この本に出合えたことが幸せ。
心の底から感動。東京大学の教授である内藤廣氏が書いた著書。深い。構造から見た建築の可能性を歴史を踏まえながら構成材料ごとに見つめる。建築を専門としている人、デザインをしている人に必読だと感じる。
海の博物館の展示等では、蛇の骨のような構造体を用いている。
シドニーのオペラハウスの形態は、構造解析するとき、初めはどうやればよいかわからなかったが、昼食時にオレンジ球面を切りながら、構造解析のインスピレーションを得た。球体の一部と考えれば、構造解析ができる、と。

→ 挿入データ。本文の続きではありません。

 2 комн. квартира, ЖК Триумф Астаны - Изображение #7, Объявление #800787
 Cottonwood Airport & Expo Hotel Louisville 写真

ガウディ曰く、「オリジナリティとはオリジンに帰ることだ」。
世界貿易センタービルは、外側の外壁で曲げに対する力を負担し、中心部で鉛直力を負担している。チューブ構造だと思っていたので、少し勘違いしていた。
「ヒルティ鋲」、ウチの先生がやっているものが出てきてとても親近感があった。内藤氏によると、納まりが美しくないとのこと。
何年か前の土木のコンクリートのスランプ値は、3~5センチだったことを知る。スランプ値は18センチくらいが当たり前かと思っていたが、全然違った。3~5センチだとどれくらい硬くなるんだろう。
コンクリートを打設しているときに小雨が降ってきたらどうするか?こういう事態に対して明確に物事を考えられることができる人間こそエンジニアと言える。
「メガノソーティプティブ変形」。木材は湿度変動を伴いながら応力がかかり続けると、硬質ゴムのように軟らかくなる。この性質。
構造的に奇抜な建築には、何のために、誰のため、にという精神が欠如している。新しい構造において、本当の意味での建築的な価値とは、「技術と芸術が結び合ったその時代の精神の現れ」のこと。